Miller, whose overall deal with UCP expired last year, is no longer attached and is focusing on other projects for the studio and beyond. Melinda Snodgrass, who co-edited Wild Cards alongside Martin, remains an exec producer.

After Hulu passed last year, UCP quickly began shopping Wild Cards, which counts Martin as an exec producer, to streamers and premium cable networks. UCP owns the rights to Wild Cards with Martin in late 2016 noting plans to adapt the franchise for television. "Development will begin immediately on what we hope will be the first of several interlocking series," Martin wrote at the time on his blog.

It's unclear if Peacock plans to turn Wild Cards into a larger franchise. Sources note that will hinge on the writer who is brought in to adapt the material. Peacock's take focuses on an alien pathogen known as the Wild Card virus that is released over Manhattan in 1946, altering the course of human history. The virus rewrites DNA, mutating its survivors. A lucky few are granted awe-inspiring superpowers, while the sad majority are left with often-repulsive physical deformities.

The Wild Cards franchise is a shared universe of anthologies, mosaic novels and stand-alone stories written by a collection of authors and edited by Martin and Snodgrass. The book series launched after a long-running campaign of the Superworld role-playing game led by Martin and involving the original authors. Martin and Snodgrass developed the framework of the series, including the characters' abilities and card-based terminology. The first book was published by Bantam in 1987. To date, 27 books have been released by four publishers, with other new titles in the works. The source material has been adapted as comics, graphic novels and other RPGs.

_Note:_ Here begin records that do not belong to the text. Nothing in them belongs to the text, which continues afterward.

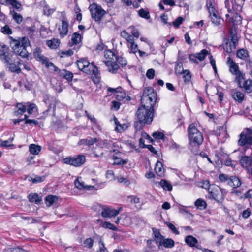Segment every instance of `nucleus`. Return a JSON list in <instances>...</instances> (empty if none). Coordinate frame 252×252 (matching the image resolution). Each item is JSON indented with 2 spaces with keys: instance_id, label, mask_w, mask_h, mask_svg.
<instances>
[{
  "instance_id": "nucleus-22",
  "label": "nucleus",
  "mask_w": 252,
  "mask_h": 252,
  "mask_svg": "<svg viewBox=\"0 0 252 252\" xmlns=\"http://www.w3.org/2000/svg\"><path fill=\"white\" fill-rule=\"evenodd\" d=\"M239 87L244 90L245 93L252 92V80L249 79L244 81Z\"/></svg>"
},
{
  "instance_id": "nucleus-34",
  "label": "nucleus",
  "mask_w": 252,
  "mask_h": 252,
  "mask_svg": "<svg viewBox=\"0 0 252 252\" xmlns=\"http://www.w3.org/2000/svg\"><path fill=\"white\" fill-rule=\"evenodd\" d=\"M235 76V81L237 83L238 87H239L241 84L244 82L245 80V74L243 73L241 71L238 72V73H236L234 75Z\"/></svg>"
},
{
  "instance_id": "nucleus-43",
  "label": "nucleus",
  "mask_w": 252,
  "mask_h": 252,
  "mask_svg": "<svg viewBox=\"0 0 252 252\" xmlns=\"http://www.w3.org/2000/svg\"><path fill=\"white\" fill-rule=\"evenodd\" d=\"M239 13H235L233 14L232 19L229 20V21L231 22L234 25L239 24L241 23L242 18Z\"/></svg>"
},
{
  "instance_id": "nucleus-18",
  "label": "nucleus",
  "mask_w": 252,
  "mask_h": 252,
  "mask_svg": "<svg viewBox=\"0 0 252 252\" xmlns=\"http://www.w3.org/2000/svg\"><path fill=\"white\" fill-rule=\"evenodd\" d=\"M210 197L214 199L218 202L221 201L223 200V195L220 189L217 187L214 189L209 190Z\"/></svg>"
},
{
  "instance_id": "nucleus-56",
  "label": "nucleus",
  "mask_w": 252,
  "mask_h": 252,
  "mask_svg": "<svg viewBox=\"0 0 252 252\" xmlns=\"http://www.w3.org/2000/svg\"><path fill=\"white\" fill-rule=\"evenodd\" d=\"M13 138L9 139L8 140L3 141L0 143V146L3 147H7L12 145V141Z\"/></svg>"
},
{
  "instance_id": "nucleus-14",
  "label": "nucleus",
  "mask_w": 252,
  "mask_h": 252,
  "mask_svg": "<svg viewBox=\"0 0 252 252\" xmlns=\"http://www.w3.org/2000/svg\"><path fill=\"white\" fill-rule=\"evenodd\" d=\"M121 209L122 208L116 210L110 207H106L102 209L101 214L104 218H112L118 215Z\"/></svg>"
},
{
  "instance_id": "nucleus-25",
  "label": "nucleus",
  "mask_w": 252,
  "mask_h": 252,
  "mask_svg": "<svg viewBox=\"0 0 252 252\" xmlns=\"http://www.w3.org/2000/svg\"><path fill=\"white\" fill-rule=\"evenodd\" d=\"M209 13L212 22L216 26L219 25L221 21V19L217 15V12L216 9L211 8V10H210Z\"/></svg>"
},
{
  "instance_id": "nucleus-5",
  "label": "nucleus",
  "mask_w": 252,
  "mask_h": 252,
  "mask_svg": "<svg viewBox=\"0 0 252 252\" xmlns=\"http://www.w3.org/2000/svg\"><path fill=\"white\" fill-rule=\"evenodd\" d=\"M105 60L104 63L108 67L109 71L110 72L115 73L119 68V66L117 64V56L111 50H107L104 53Z\"/></svg>"
},
{
  "instance_id": "nucleus-38",
  "label": "nucleus",
  "mask_w": 252,
  "mask_h": 252,
  "mask_svg": "<svg viewBox=\"0 0 252 252\" xmlns=\"http://www.w3.org/2000/svg\"><path fill=\"white\" fill-rule=\"evenodd\" d=\"M194 54L198 60L203 61L205 59L206 55L209 54V53L207 50L203 49L200 52Z\"/></svg>"
},
{
  "instance_id": "nucleus-32",
  "label": "nucleus",
  "mask_w": 252,
  "mask_h": 252,
  "mask_svg": "<svg viewBox=\"0 0 252 252\" xmlns=\"http://www.w3.org/2000/svg\"><path fill=\"white\" fill-rule=\"evenodd\" d=\"M28 199L30 202L35 203V204H40L42 201V198L37 193H31L28 195Z\"/></svg>"
},
{
  "instance_id": "nucleus-59",
  "label": "nucleus",
  "mask_w": 252,
  "mask_h": 252,
  "mask_svg": "<svg viewBox=\"0 0 252 252\" xmlns=\"http://www.w3.org/2000/svg\"><path fill=\"white\" fill-rule=\"evenodd\" d=\"M115 161L114 164L115 165H124L126 163V161L117 157L114 158Z\"/></svg>"
},
{
  "instance_id": "nucleus-46",
  "label": "nucleus",
  "mask_w": 252,
  "mask_h": 252,
  "mask_svg": "<svg viewBox=\"0 0 252 252\" xmlns=\"http://www.w3.org/2000/svg\"><path fill=\"white\" fill-rule=\"evenodd\" d=\"M183 78H184V82L185 83L189 82L191 78L190 71L189 70H183Z\"/></svg>"
},
{
  "instance_id": "nucleus-6",
  "label": "nucleus",
  "mask_w": 252,
  "mask_h": 252,
  "mask_svg": "<svg viewBox=\"0 0 252 252\" xmlns=\"http://www.w3.org/2000/svg\"><path fill=\"white\" fill-rule=\"evenodd\" d=\"M153 109H150L143 106L139 107L136 112L139 122L143 124H150L153 121Z\"/></svg>"
},
{
  "instance_id": "nucleus-47",
  "label": "nucleus",
  "mask_w": 252,
  "mask_h": 252,
  "mask_svg": "<svg viewBox=\"0 0 252 252\" xmlns=\"http://www.w3.org/2000/svg\"><path fill=\"white\" fill-rule=\"evenodd\" d=\"M138 14L142 18L146 19H149L150 18L149 12L143 8H141L139 10Z\"/></svg>"
},
{
  "instance_id": "nucleus-17",
  "label": "nucleus",
  "mask_w": 252,
  "mask_h": 252,
  "mask_svg": "<svg viewBox=\"0 0 252 252\" xmlns=\"http://www.w3.org/2000/svg\"><path fill=\"white\" fill-rule=\"evenodd\" d=\"M16 63L15 61H14L11 63H8L7 65L5 66V67L8 69V70L11 72L16 73L19 74L21 72V69L20 68V65H21V60L18 58L16 60Z\"/></svg>"
},
{
  "instance_id": "nucleus-42",
  "label": "nucleus",
  "mask_w": 252,
  "mask_h": 252,
  "mask_svg": "<svg viewBox=\"0 0 252 252\" xmlns=\"http://www.w3.org/2000/svg\"><path fill=\"white\" fill-rule=\"evenodd\" d=\"M7 4L11 5L14 8L16 9L18 11H20L22 10V5L21 3L16 0H7Z\"/></svg>"
},
{
  "instance_id": "nucleus-50",
  "label": "nucleus",
  "mask_w": 252,
  "mask_h": 252,
  "mask_svg": "<svg viewBox=\"0 0 252 252\" xmlns=\"http://www.w3.org/2000/svg\"><path fill=\"white\" fill-rule=\"evenodd\" d=\"M127 46L129 48V51L130 53L135 54L137 52L138 46L135 43L131 44H127Z\"/></svg>"
},
{
  "instance_id": "nucleus-60",
  "label": "nucleus",
  "mask_w": 252,
  "mask_h": 252,
  "mask_svg": "<svg viewBox=\"0 0 252 252\" xmlns=\"http://www.w3.org/2000/svg\"><path fill=\"white\" fill-rule=\"evenodd\" d=\"M154 234L155 238L157 239V242L159 243L160 240L162 239L164 237L161 235L160 233L158 231H154Z\"/></svg>"
},
{
  "instance_id": "nucleus-29",
  "label": "nucleus",
  "mask_w": 252,
  "mask_h": 252,
  "mask_svg": "<svg viewBox=\"0 0 252 252\" xmlns=\"http://www.w3.org/2000/svg\"><path fill=\"white\" fill-rule=\"evenodd\" d=\"M252 162V159L248 156H244L241 158L240 160V163L241 166L245 168H249Z\"/></svg>"
},
{
  "instance_id": "nucleus-24",
  "label": "nucleus",
  "mask_w": 252,
  "mask_h": 252,
  "mask_svg": "<svg viewBox=\"0 0 252 252\" xmlns=\"http://www.w3.org/2000/svg\"><path fill=\"white\" fill-rule=\"evenodd\" d=\"M175 242L174 240L171 238H163L160 240L159 243L158 247L163 246L165 248H171L174 246Z\"/></svg>"
},
{
  "instance_id": "nucleus-54",
  "label": "nucleus",
  "mask_w": 252,
  "mask_h": 252,
  "mask_svg": "<svg viewBox=\"0 0 252 252\" xmlns=\"http://www.w3.org/2000/svg\"><path fill=\"white\" fill-rule=\"evenodd\" d=\"M165 223L175 234H179V231L176 229L174 224L169 222H166Z\"/></svg>"
},
{
  "instance_id": "nucleus-52",
  "label": "nucleus",
  "mask_w": 252,
  "mask_h": 252,
  "mask_svg": "<svg viewBox=\"0 0 252 252\" xmlns=\"http://www.w3.org/2000/svg\"><path fill=\"white\" fill-rule=\"evenodd\" d=\"M1 32L7 35H9L12 33V30L8 25H5L2 27L1 29Z\"/></svg>"
},
{
  "instance_id": "nucleus-48",
  "label": "nucleus",
  "mask_w": 252,
  "mask_h": 252,
  "mask_svg": "<svg viewBox=\"0 0 252 252\" xmlns=\"http://www.w3.org/2000/svg\"><path fill=\"white\" fill-rule=\"evenodd\" d=\"M94 244V240L91 238H87L83 242V246L85 247L91 248Z\"/></svg>"
},
{
  "instance_id": "nucleus-13",
  "label": "nucleus",
  "mask_w": 252,
  "mask_h": 252,
  "mask_svg": "<svg viewBox=\"0 0 252 252\" xmlns=\"http://www.w3.org/2000/svg\"><path fill=\"white\" fill-rule=\"evenodd\" d=\"M229 37L230 38L231 41L229 42V48L226 47V51L228 53L231 52L233 49L236 48L238 45V38L237 36V33L235 28H231L229 30ZM227 46L228 43H226Z\"/></svg>"
},
{
  "instance_id": "nucleus-61",
  "label": "nucleus",
  "mask_w": 252,
  "mask_h": 252,
  "mask_svg": "<svg viewBox=\"0 0 252 252\" xmlns=\"http://www.w3.org/2000/svg\"><path fill=\"white\" fill-rule=\"evenodd\" d=\"M219 179L221 182H229V177L224 174H221L219 175Z\"/></svg>"
},
{
  "instance_id": "nucleus-26",
  "label": "nucleus",
  "mask_w": 252,
  "mask_h": 252,
  "mask_svg": "<svg viewBox=\"0 0 252 252\" xmlns=\"http://www.w3.org/2000/svg\"><path fill=\"white\" fill-rule=\"evenodd\" d=\"M228 185L234 188H236L240 186L241 185V182L238 177L235 176H232L229 177Z\"/></svg>"
},
{
  "instance_id": "nucleus-4",
  "label": "nucleus",
  "mask_w": 252,
  "mask_h": 252,
  "mask_svg": "<svg viewBox=\"0 0 252 252\" xmlns=\"http://www.w3.org/2000/svg\"><path fill=\"white\" fill-rule=\"evenodd\" d=\"M188 132L189 144L194 146H198L202 143L203 141V135L194 124H191L189 126Z\"/></svg>"
},
{
  "instance_id": "nucleus-23",
  "label": "nucleus",
  "mask_w": 252,
  "mask_h": 252,
  "mask_svg": "<svg viewBox=\"0 0 252 252\" xmlns=\"http://www.w3.org/2000/svg\"><path fill=\"white\" fill-rule=\"evenodd\" d=\"M185 241L190 247H195L197 249H200V246L196 245L198 243V240L196 238L191 235L187 236L185 238Z\"/></svg>"
},
{
  "instance_id": "nucleus-37",
  "label": "nucleus",
  "mask_w": 252,
  "mask_h": 252,
  "mask_svg": "<svg viewBox=\"0 0 252 252\" xmlns=\"http://www.w3.org/2000/svg\"><path fill=\"white\" fill-rule=\"evenodd\" d=\"M58 198L56 196L48 195L46 197L45 199V203L48 207H50L58 200Z\"/></svg>"
},
{
  "instance_id": "nucleus-7",
  "label": "nucleus",
  "mask_w": 252,
  "mask_h": 252,
  "mask_svg": "<svg viewBox=\"0 0 252 252\" xmlns=\"http://www.w3.org/2000/svg\"><path fill=\"white\" fill-rule=\"evenodd\" d=\"M238 141V145L244 147L245 150L251 149L252 152V133L251 128L244 129L239 135Z\"/></svg>"
},
{
  "instance_id": "nucleus-1",
  "label": "nucleus",
  "mask_w": 252,
  "mask_h": 252,
  "mask_svg": "<svg viewBox=\"0 0 252 252\" xmlns=\"http://www.w3.org/2000/svg\"><path fill=\"white\" fill-rule=\"evenodd\" d=\"M76 64L79 70L87 74H92L94 75L93 80L94 83H99L98 68L93 62L90 63L87 59H81L76 61Z\"/></svg>"
},
{
  "instance_id": "nucleus-35",
  "label": "nucleus",
  "mask_w": 252,
  "mask_h": 252,
  "mask_svg": "<svg viewBox=\"0 0 252 252\" xmlns=\"http://www.w3.org/2000/svg\"><path fill=\"white\" fill-rule=\"evenodd\" d=\"M10 14L12 16L13 19L14 21L18 24H20L23 21V17L22 16L15 11V10H11Z\"/></svg>"
},
{
  "instance_id": "nucleus-11",
  "label": "nucleus",
  "mask_w": 252,
  "mask_h": 252,
  "mask_svg": "<svg viewBox=\"0 0 252 252\" xmlns=\"http://www.w3.org/2000/svg\"><path fill=\"white\" fill-rule=\"evenodd\" d=\"M63 163L66 164L78 167L83 165L86 162V157L83 154L77 156L68 157L63 159Z\"/></svg>"
},
{
  "instance_id": "nucleus-30",
  "label": "nucleus",
  "mask_w": 252,
  "mask_h": 252,
  "mask_svg": "<svg viewBox=\"0 0 252 252\" xmlns=\"http://www.w3.org/2000/svg\"><path fill=\"white\" fill-rule=\"evenodd\" d=\"M16 110L14 112V115L19 116L23 114L26 111L27 108L25 105L22 103H18L16 108Z\"/></svg>"
},
{
  "instance_id": "nucleus-28",
  "label": "nucleus",
  "mask_w": 252,
  "mask_h": 252,
  "mask_svg": "<svg viewBox=\"0 0 252 252\" xmlns=\"http://www.w3.org/2000/svg\"><path fill=\"white\" fill-rule=\"evenodd\" d=\"M155 171L156 174L160 176L163 177L165 174V169L163 167L162 163L158 161L155 167Z\"/></svg>"
},
{
  "instance_id": "nucleus-49",
  "label": "nucleus",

Snodgrass was attached a decade ago to pen the screenplay for a Wild Cards feature film as part of a rights deal with Syfy Films (a joint venture between Syfy and Universal Pictures). The feature ultimately stalled before UCP acquired the rights to the property and set its sights on television. Martin's manager, Vince Gerardis (Game of Thrones), continues to exec produce Wild Cards.

Wild Cards is the latest project Martin has worked on with UCP. He previously exec produced Syfy drama Nightflyers, which was based on his novella. Martin continues to remain based at HBO with a rich overall deal and is readying multiple Game of Thrones offshoots, including House of the Dragon, for the WarnerMedia-backed cabler. As part of the Game of Thrones expansion plan, multiple projects — including a live-action take on Martin's novella series Tales of Dunk and Egg and an animated drama for HBO Max — are on the table. Martin is also attached to exec produce a take on Roger Zelazny's Roadmarks for the premium cabler.

In success, Wild Cards could become an all-important franchise property for Peacock. The streaming service continues to bolster its roster of originals with titles including NBC transfer Langdon (based on the Dan Brown character), updates of Bel-Air, Saved by the Bell, Punky Brewster and Battlestar Galactica.

In the streaming era, it's become increasingly common for projects to jump platforms. That Hulu would pass on Wild Cards is hardly a surprise given what's sure to be a big price tag on the series and the fact that the Disney-backed streamer does not own the property and would have to pay a steep licensing fee to UCP for the show.